* _Source_:
------------------------

I was part of a movement of "dinosaur moms" when I lived in Maryland (Astrodon Johnstoni is the Maryland state dinosaur.) Which is nothing more than this -- dinosaur moms delight in the half-feral nature of the beasties they parent, even as they whisper Shakespeare and Kierkegaard in their ears at night.

Monday, December 27, 2004

Hatin' on Kwanzaa


Having genuinely celebrated Kwanzaa this year, I have come to this conclusion: Boondocks is right, it IS the B.E.T. of holidays. Inauthentic bombastic tripe.
I will not be doing it again, unless tongue planted firmly in cheek with a bunch of post-modern ironists. Essentially the same people who came to our "Planet of the Apes" marathon a few years back.
And it’s worth noting that I am the target audience for this thing -- over-compensating high-yella thirty-something who actually grew up celebrating Kwanzaa, once had a cat named Kujichagulia, read Angela Davis in college, and not generally the type to announce in a roomful of earnest seekers that the emperor has no clothes.

------------------------

* _Supplied data_:
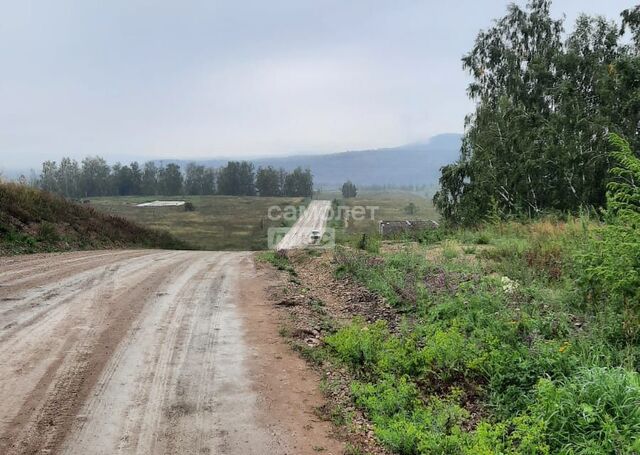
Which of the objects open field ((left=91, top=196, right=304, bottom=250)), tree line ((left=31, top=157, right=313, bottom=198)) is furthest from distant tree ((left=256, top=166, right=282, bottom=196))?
open field ((left=91, top=196, right=304, bottom=250))

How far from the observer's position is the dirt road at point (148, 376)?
4.19 meters

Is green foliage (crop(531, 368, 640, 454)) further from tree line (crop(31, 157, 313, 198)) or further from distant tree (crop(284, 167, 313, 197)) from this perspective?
distant tree (crop(284, 167, 313, 197))

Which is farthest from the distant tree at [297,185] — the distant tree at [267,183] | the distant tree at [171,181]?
the distant tree at [171,181]

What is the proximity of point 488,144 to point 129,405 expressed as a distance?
28.1 meters

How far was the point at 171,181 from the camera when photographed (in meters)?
168

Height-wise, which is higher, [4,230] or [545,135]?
[545,135]

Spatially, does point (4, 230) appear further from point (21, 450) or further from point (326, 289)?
point (21, 450)

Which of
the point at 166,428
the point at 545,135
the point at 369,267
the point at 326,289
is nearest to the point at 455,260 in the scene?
the point at 369,267

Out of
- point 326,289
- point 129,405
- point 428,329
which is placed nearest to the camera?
point 129,405

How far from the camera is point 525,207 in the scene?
26453mm

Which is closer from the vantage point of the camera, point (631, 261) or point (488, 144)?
point (631, 261)

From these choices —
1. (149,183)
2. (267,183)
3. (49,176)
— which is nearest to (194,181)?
(149,183)

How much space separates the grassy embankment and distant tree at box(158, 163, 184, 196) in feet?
557

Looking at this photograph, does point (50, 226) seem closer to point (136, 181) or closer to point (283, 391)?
point (283, 391)
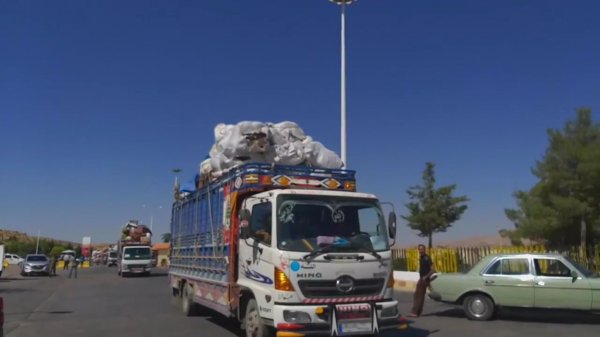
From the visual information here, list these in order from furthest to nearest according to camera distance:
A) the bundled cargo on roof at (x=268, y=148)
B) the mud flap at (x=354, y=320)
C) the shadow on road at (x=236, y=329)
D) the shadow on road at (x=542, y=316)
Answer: the shadow on road at (x=542, y=316), the bundled cargo on roof at (x=268, y=148), the shadow on road at (x=236, y=329), the mud flap at (x=354, y=320)

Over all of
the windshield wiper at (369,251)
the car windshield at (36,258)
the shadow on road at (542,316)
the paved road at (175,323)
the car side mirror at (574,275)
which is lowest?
the paved road at (175,323)

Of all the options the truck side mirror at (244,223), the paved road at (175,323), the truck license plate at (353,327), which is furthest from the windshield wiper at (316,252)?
the paved road at (175,323)

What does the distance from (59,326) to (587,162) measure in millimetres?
17560

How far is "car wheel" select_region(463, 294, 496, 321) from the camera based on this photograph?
40.8 ft

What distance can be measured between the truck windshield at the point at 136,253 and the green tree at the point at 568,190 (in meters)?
23.5

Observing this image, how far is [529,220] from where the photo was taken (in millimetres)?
21938

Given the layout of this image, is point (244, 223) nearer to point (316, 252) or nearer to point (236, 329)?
point (316, 252)

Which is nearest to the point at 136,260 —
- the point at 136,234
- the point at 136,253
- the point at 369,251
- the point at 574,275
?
the point at 136,253

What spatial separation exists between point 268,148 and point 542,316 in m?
7.72

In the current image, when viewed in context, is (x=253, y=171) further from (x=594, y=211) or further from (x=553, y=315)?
(x=594, y=211)

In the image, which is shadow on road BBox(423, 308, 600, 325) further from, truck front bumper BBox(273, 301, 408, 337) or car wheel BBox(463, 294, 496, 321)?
truck front bumper BBox(273, 301, 408, 337)

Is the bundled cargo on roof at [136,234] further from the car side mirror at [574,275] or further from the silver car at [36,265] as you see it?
the car side mirror at [574,275]

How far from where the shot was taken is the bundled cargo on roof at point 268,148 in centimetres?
1106

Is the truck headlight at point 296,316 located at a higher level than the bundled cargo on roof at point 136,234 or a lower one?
lower
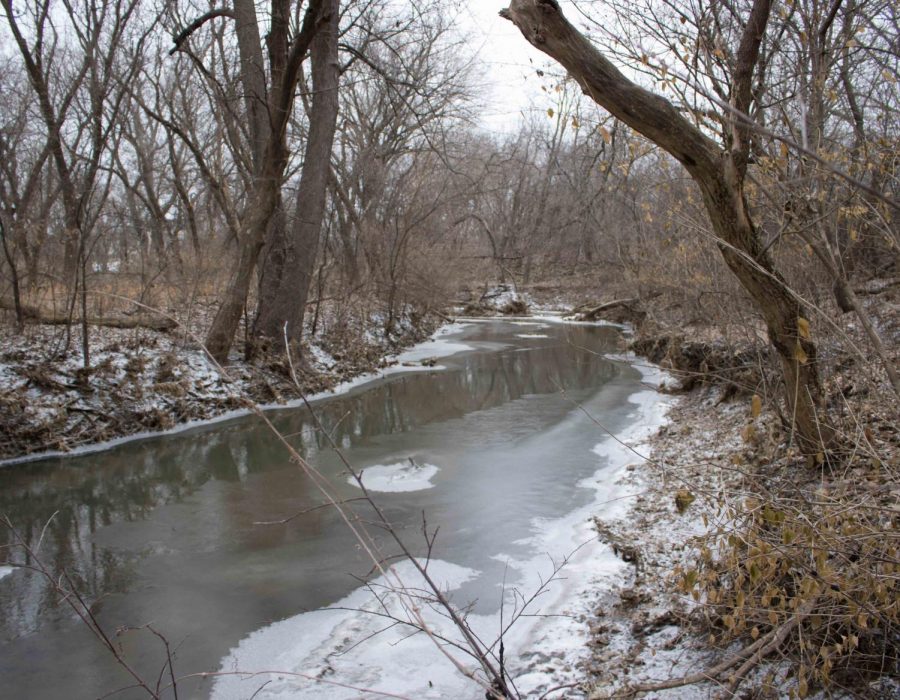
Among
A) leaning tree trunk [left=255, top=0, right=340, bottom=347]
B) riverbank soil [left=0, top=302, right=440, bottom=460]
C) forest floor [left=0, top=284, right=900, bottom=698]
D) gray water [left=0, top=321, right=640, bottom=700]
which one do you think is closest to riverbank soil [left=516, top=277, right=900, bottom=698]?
forest floor [left=0, top=284, right=900, bottom=698]

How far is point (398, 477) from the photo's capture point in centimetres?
750

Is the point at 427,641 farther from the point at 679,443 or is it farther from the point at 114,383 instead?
the point at 114,383

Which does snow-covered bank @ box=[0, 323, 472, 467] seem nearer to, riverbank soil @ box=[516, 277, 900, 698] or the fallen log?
the fallen log

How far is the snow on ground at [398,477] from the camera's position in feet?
23.5

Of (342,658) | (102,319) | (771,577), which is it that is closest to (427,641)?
(342,658)

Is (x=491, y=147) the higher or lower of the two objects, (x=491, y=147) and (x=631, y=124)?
the higher

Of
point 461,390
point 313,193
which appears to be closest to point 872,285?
point 461,390

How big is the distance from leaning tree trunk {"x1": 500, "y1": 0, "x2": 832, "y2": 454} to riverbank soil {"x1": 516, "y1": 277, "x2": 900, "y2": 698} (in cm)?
46

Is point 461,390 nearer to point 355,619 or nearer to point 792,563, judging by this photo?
point 355,619

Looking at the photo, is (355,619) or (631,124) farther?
(355,619)

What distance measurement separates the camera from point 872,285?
33.5 feet

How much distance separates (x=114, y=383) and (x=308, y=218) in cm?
444

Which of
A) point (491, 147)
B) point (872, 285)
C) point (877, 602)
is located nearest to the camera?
point (877, 602)

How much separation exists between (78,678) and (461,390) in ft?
29.6
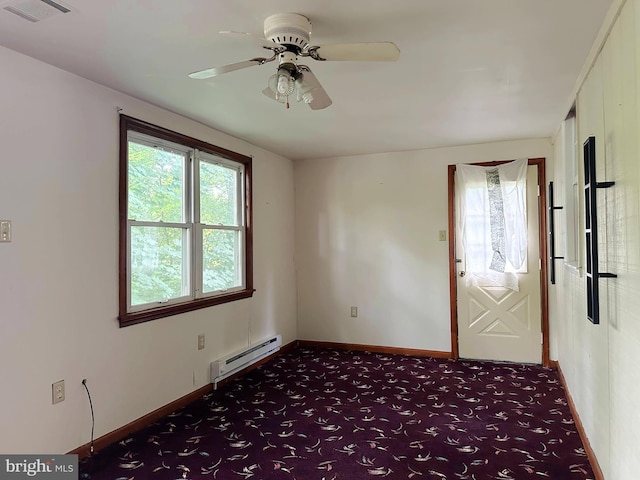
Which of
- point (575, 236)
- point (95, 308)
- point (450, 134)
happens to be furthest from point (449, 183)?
point (95, 308)

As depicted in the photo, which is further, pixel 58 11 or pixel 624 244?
pixel 58 11

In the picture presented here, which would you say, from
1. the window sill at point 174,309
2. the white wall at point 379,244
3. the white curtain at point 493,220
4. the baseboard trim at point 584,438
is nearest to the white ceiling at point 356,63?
the white curtain at point 493,220

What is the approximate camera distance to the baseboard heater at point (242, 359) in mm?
3779

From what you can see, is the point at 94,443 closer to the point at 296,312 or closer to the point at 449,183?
the point at 296,312

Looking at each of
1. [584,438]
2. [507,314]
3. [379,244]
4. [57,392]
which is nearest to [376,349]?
[379,244]

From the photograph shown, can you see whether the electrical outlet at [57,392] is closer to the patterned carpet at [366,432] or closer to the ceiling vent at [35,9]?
the patterned carpet at [366,432]

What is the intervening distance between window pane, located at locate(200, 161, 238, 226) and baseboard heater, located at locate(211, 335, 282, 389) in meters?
1.28

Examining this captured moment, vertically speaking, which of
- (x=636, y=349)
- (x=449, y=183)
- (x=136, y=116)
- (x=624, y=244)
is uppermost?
(x=136, y=116)

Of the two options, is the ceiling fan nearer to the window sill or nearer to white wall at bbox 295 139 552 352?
the window sill

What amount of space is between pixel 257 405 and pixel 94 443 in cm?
120

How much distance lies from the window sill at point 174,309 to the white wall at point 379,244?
134 centimetres

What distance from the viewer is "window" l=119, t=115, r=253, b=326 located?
306cm

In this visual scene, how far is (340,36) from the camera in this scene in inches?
84.6

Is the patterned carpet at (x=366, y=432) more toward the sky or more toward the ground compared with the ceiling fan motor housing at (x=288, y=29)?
more toward the ground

------------------------

* _Tasks_:
1) Write out the Kwanzaa blog post word for word, everything from "I was part of" down to "Inauthentic bombastic tripe.".
2) Return the records verbatim, everything from their first line down to the line containing "4.19 meters", with both ends included and the pictures left out.
The Kwanzaa blog post and the records have no connection to each other.

* _Outputs for the tasks_:
1)
I was part of a movement of "dinosaur moms" when I lived in Maryland (Astrodon Johnstoni is the Maryland state dinosaur.) Which is nothing more than this -- dinosaur moms delight in the half-feral nature of the beasties they parent, even as they whisper Shakespeare and Kierkegaard in their ears at night.

Monday, December 27, 2004

Hatin' on Kwanzaa


Having genuinely celebrated Kwanzaa this year, I have come to this conclusion: Boondocks is right, it IS the B.E.T. of holidays. Inauthentic bombastic tripe.

2)
Which of the objects open field ((left=91, top=196, right=304, bottom=250)), tree line ((left=31, top=157, right=313, bottom=198)) is furthest from distant tree ((left=256, top=166, right=282, bottom=196))?
open field ((left=91, top=196, right=304, bottom=250))

How far from the observer's position is the dirt road at point (148, 376)?
4.19 meters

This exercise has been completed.